TASKS AND EXERCISES =
[1] In the blog post on democratic erosion in Turkey, whom did the Ankara court order to take over as interim chair of the CHP?
[2] Decide whether each statement agrees with the blog post on democratic erosion in Turkey, answering yes or no and quoting the words that settle it: (a) The court's ruling concerned the CHP's 2023 leadership election. (b) The CHP accepted the vote-buying allegations. (c) The protests under Özel were triggered by an arrest in March 2025.
[3] Please carry on the blog post on democratic erosion in Turkey, starting after its last sentence.

TEXT PASSAGE =
######

IKG Blog
DE TE FABULA NARRATUR: THE FRAGILITY OF DEMOCRATIC FUTURES IN TURKEY AND BEYOND
Reflection by: Elif Sandal-Önal, Meral Gezici-Yalçın, Aydın Bayad
On 21 May 2026, Turkey crossed another significant threshold in its ongoing process of democratic erosion. A court in Ankara annulled the 2023 leadership election of the Republican People's Party (CHP) — Turkey's main opposition party and the oldest in the country — removing its current leader, Özgür Özel, and ordering his predecessor, Kemal Kılıçdaroğlu, to take over as interim chair. The ruling followed allegations of vote-buying at the party's November 2023 congress, charges the party has consistently denied, denouncing the decision as a judicially executed 'political coup'.
For many observers — and for many of us from Turkey — the ruling came as little surprise, but that did not make it any less alarming. Under its current leader, Özgür Özel, the party had delivered a landmark victory in the 2024 local elections and emerged as the principal organisational force behind the largest wave of street protests Turkey had seen in a decade, triggered by the arrest of Istanbul mayor and presidential candidate Ekrem İmamoğlu in March 2025. What yesterday’s ruling effectively does is neutralize a genuinely challenging opposition force and replace it with a version of leadership that poses far less of a political threat to Erdoğan’s regime. In other words, another barrier has fallen in the consolidation of an increasingly unaccountable political system. For some, the ruling represents another symbolic step toward the effective disappearance of the competitive element in what scholars of comparative politics have long classified as Turkey’s competitive authoritarian regime.

######

SUPPLIED MATERIAL =
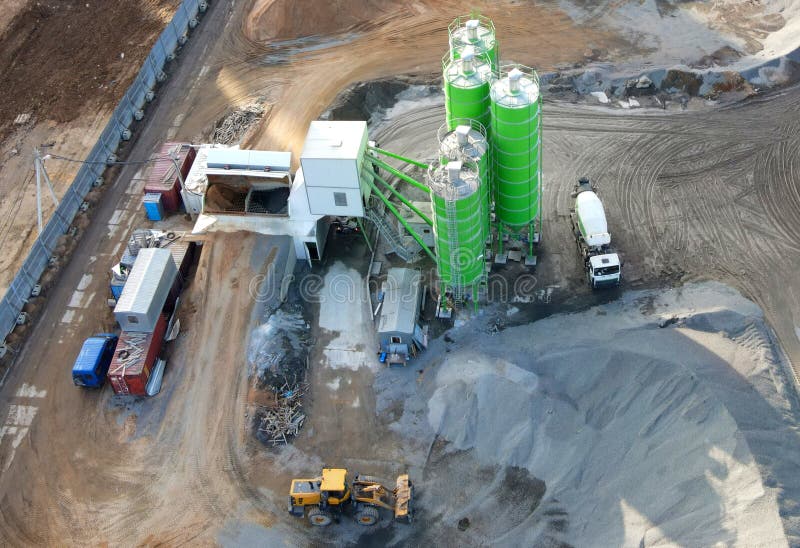 Ready mix concrete batching plant. Producing сoncrete and portland cement mortar for construction and formworks. Pouring concrete through to a ready-mixed truck. Drone view. Out of focus. Ready mix concrete batching plant. Producing сoncrete and portland cement mortar for construction and formworks. Pouring concrete through to a ready-mixed truck. Drone view. Out of focus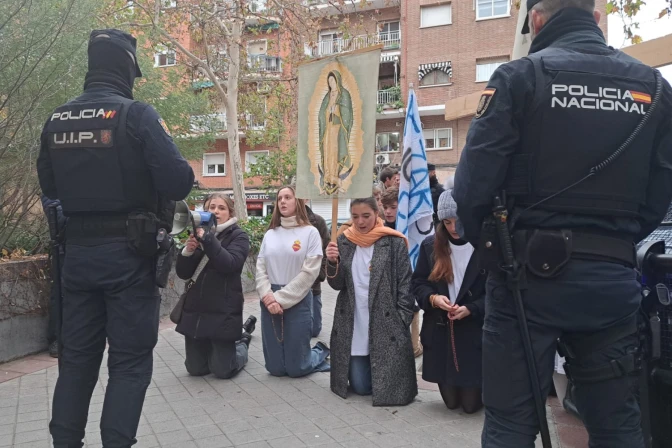 Jóvenes rezan por el fin del aborto el día de los santos inocentes en Madrid, vigilados por la Policía.
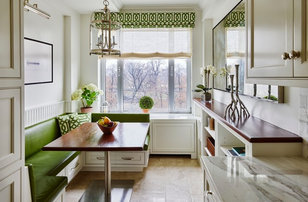 Inspiration for a transitional light wood floor kitchen/dining room combo remodel in New York with white walls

######

ANSWERS TO THE EXERCISES =
[1] Kemal Kılıçdaroğlu, the predecessor of Özgür Özel.

[2]
(a) Yes: "annulled the 2023 leadership election of the Republican People's Party (CHP)"
(b) No: "charges the party has consistently denied"
(c) Yes: "triggered by the arrest of Istanbul mayor and presidential candidate Ekrem İmamoğlu in March 2025"

[3]
The same day brought a second development, marking a grim new phase — this time in the erosion of academic freedom5: the closure of Istanbul Bilgi University by presidential decree6. Bilgi was long regarded as one of Turkey's most liberal and academically independent private universities — known especially for its socially engaged, critical research tradition. Students and academics arrived for class to find locked doors, hostile security personnel, and no clarity about what comes next7. Following this, police had begun attacking students protesting the closure of their universities and refusing to leave their campus. The university had already been transferred years ago, under political pressure, to an unqualified businessman with close government ties. Legal interventions followed, trustees were appointed across affiliated institutions, and what happened was, in a sense, only the final act of a process long in motion. As these lines were being written — on the third day of the protests — reports began to emerge that Erdoğan was backing down from this decision.
We are writing here not only to inform, but to reflect on what these events mean for those of us who study the dynamics of conflict, violence, and anti-democratization. Turkey's trajectory underscores an unsettling truth: authoritarian regimes rarely emerge overnight. Instead, they weaponize courts, normalize repression, and gradually narrow democratic possibilities.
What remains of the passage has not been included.